■ Problem requirements: Repeat, word for word, the part of the forum thread on guitar bridge and tailpiece upgrades from "Have used tone" to "little less bite.".

Have used tone pros....so so results... did a full Faber bridge/insert install. What a difference!
Why not change one string at a time, leaving the other old ones on? Makes it a non-issue
That's what I do whether Gibson, Fender, and even acoustic but some prefer to remove the old strings all at once
I have a 2011 Wildwood Spec R7. It came stock with the TonePros Long Locking Tailpiece studs. I wanted to both improve the balance of the unwound and wound strings as well as move the unwound strings to more of a "round sound" even if it meant a little less bite.
Here's what I did to alter the voice:
Replaced the stock steel ABR-1 Thumbwheels with a set of nickel plated brass wheels from Philadelphia Luther Supply and this totally accomplished the mission. A set of brass wheels from Retrospec was also tried, and they look allot better but had less of a damping effect on my guitar, but still were effective but the thicker brass wheels were better on my particular R7.
Replaced the TonePros Long Locking Tailpiece Studs with a set of Long Steel TailPiece Studs that I got from RetroSpec. These fit very tightly over the ears of the stock Gibson lightweight Tailpiece and were functionally locking. No real huge change in timbre but it did seem like there was more sustain, so these stayed. I did not replace whatever tailpiece bushings that were installed by Gibson when they installed the long TonePros studs, but the Retrospec studs were a "swiss watch fit".

■ Material provided:
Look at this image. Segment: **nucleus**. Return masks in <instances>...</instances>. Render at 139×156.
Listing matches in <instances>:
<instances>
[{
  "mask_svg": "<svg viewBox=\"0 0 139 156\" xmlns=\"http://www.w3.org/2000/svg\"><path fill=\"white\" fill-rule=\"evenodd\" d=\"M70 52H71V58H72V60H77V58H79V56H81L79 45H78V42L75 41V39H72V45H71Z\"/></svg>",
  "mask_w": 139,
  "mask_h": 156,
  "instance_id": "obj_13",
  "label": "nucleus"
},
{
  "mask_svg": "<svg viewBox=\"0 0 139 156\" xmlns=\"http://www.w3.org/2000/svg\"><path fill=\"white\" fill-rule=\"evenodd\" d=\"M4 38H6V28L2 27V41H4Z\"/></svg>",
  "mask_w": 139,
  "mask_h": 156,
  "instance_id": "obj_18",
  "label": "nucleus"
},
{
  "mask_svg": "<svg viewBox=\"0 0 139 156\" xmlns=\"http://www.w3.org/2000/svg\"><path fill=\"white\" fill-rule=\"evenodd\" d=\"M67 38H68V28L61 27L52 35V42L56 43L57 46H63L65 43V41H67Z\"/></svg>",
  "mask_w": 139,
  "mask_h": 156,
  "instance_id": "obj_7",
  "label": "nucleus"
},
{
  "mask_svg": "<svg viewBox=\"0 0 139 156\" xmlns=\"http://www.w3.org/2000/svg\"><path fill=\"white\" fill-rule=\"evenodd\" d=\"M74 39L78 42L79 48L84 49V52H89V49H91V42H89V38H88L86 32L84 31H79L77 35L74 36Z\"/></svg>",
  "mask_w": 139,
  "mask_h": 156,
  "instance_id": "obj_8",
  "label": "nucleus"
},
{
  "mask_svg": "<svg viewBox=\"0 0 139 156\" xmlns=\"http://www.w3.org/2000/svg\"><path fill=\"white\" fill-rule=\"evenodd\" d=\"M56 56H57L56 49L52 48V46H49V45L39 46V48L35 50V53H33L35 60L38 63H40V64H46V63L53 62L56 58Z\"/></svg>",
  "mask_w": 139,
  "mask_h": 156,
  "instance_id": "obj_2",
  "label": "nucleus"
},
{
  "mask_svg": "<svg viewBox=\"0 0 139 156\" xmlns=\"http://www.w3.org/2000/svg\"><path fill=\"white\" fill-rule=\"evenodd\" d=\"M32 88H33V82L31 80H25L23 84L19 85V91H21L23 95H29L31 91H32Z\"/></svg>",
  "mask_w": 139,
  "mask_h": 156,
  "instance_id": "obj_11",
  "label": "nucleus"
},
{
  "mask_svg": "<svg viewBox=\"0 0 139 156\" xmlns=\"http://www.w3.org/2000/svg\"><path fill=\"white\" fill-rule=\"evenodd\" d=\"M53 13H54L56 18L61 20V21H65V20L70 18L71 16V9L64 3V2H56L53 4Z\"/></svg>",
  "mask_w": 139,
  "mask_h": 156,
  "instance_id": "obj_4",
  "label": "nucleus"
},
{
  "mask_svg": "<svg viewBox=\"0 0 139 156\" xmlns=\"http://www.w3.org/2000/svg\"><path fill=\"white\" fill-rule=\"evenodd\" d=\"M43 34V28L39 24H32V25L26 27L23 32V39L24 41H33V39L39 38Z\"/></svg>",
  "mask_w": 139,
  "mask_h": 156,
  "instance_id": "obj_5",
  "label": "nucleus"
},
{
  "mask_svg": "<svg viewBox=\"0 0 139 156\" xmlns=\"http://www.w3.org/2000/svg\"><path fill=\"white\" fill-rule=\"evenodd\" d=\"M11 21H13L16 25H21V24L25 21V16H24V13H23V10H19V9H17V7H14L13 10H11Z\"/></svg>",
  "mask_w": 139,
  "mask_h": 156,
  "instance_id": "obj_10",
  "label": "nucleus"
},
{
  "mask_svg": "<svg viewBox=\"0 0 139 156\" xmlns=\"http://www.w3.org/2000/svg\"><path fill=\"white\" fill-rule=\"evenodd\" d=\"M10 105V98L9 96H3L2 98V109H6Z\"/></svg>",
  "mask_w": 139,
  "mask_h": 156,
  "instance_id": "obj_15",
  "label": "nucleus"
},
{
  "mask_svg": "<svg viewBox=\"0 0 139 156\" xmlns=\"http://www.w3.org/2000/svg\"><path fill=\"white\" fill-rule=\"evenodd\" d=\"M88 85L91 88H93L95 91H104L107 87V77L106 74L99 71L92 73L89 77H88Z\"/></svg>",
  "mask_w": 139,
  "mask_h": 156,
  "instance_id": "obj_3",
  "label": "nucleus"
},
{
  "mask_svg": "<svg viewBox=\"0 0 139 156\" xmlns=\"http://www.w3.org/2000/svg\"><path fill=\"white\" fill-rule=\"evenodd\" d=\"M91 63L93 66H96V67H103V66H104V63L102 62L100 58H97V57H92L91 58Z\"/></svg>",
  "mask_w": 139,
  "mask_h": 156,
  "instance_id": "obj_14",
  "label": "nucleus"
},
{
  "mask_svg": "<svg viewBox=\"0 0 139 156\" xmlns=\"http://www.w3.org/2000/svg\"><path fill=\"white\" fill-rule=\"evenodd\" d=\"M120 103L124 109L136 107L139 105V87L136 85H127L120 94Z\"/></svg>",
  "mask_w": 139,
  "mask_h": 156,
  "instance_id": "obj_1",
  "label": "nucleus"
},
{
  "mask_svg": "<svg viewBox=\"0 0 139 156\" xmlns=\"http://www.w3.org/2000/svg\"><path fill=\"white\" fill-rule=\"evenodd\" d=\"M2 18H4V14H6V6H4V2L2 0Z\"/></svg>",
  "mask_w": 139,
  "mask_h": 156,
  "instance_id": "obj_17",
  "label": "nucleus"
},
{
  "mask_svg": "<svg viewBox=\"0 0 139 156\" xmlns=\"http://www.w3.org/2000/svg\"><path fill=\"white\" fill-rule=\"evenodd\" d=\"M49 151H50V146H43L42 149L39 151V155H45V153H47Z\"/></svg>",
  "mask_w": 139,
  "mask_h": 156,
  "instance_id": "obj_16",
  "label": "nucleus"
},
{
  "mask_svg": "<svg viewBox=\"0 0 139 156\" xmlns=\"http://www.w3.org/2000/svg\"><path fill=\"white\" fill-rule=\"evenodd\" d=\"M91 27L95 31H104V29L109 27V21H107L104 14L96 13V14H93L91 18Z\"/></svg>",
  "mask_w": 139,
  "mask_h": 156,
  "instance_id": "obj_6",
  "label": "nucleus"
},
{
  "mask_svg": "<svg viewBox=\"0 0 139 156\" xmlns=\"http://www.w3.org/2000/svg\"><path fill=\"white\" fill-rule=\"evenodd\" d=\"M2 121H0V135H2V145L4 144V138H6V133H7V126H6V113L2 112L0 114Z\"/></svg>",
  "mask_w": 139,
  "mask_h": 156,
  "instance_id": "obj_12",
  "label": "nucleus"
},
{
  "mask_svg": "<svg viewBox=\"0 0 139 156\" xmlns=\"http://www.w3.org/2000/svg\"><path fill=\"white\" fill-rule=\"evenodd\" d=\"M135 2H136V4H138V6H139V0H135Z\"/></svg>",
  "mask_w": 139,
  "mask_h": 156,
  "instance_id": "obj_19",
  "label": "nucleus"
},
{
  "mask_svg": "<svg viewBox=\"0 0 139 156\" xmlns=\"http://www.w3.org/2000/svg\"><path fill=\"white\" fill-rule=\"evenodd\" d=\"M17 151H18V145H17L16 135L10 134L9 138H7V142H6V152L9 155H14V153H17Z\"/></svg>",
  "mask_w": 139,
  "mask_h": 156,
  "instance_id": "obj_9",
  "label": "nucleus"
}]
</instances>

■ Solved exercise:
Have used tone pros....so so results... did a full Faber bridge/insert install. What a difference!
Why not change one string at a time, leaving the other old ones on? Makes it a non-issue
That's what I do whether Gibson, Fender, and even acoustic but some prefer to remove the old strings all at once
I have a 2011 Wildwood Spec R7. It came stock with the TonePros Long Locking Tailpiece studs. I wanted to both improve the balance of the unwound and wound strings as well as move the unwound strings to more of a "round sound" even if it meant a little less bite.